New study reveals existing widely available anti-parasitic drug can kill coronavirus within 48 hours

A STUDY led by the Monash Biomedicine Discovery Institute (BDI), together with the Peter Doherty Institute of Infection and Immunity, has shown that an anti-parasitic drug that’s already widely available around the world can kill the coronavirus within 48 hours.

According to BDI’s Dr Kylie Wagstaff, who led the study, the drug Ivermectin stopped the SARS-CoV-2 virus growing in cell culture within 48 hours. “We found that even a single dose could essentially remove all viral RNA by 48 hours and that even at 24 hours there was a really significant reduction in it,” Dr Wagstaff said.

Ivermectin is an FDA-approved anti-parasitic drug that has also been shown to be effective in vitro against a broad range of viruses including HIV, Dengue, Influenza and Zika virus. Dr Wagstaff, however, cautioned that the tests conducted in the study to date were in vitro and that trials still needed to be carried out in people.

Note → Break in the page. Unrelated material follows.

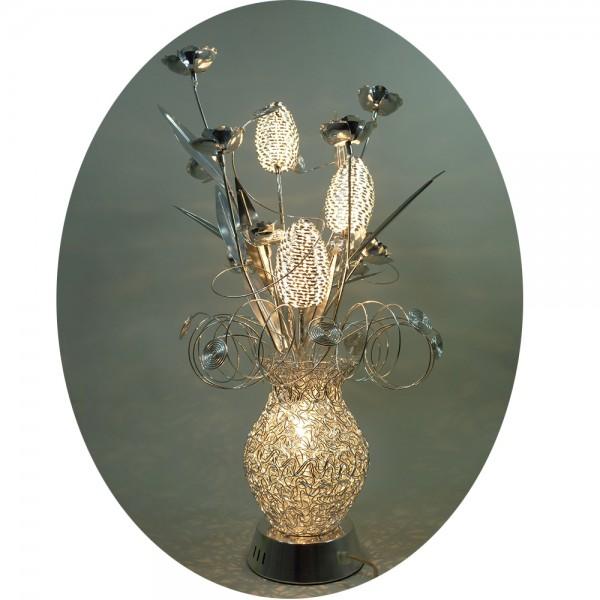 Traumhafte Blumenleuchte ORNELLA Tischleuchte Vasenleuchte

“Ivermectin is very widely used and seen as a safe drug. We need to figure out now whether the dosage you can use it at in humans will be effective – that’s the next step,” Dr Wagstaff explained. “The use of Ivermectin to combat Covid-19 would depend on the results of further pre-clinical testing and ultimately clinical trials, with funding urgently required to keep progressing the work.”

The full findings of the study were published today in Antiviral Research.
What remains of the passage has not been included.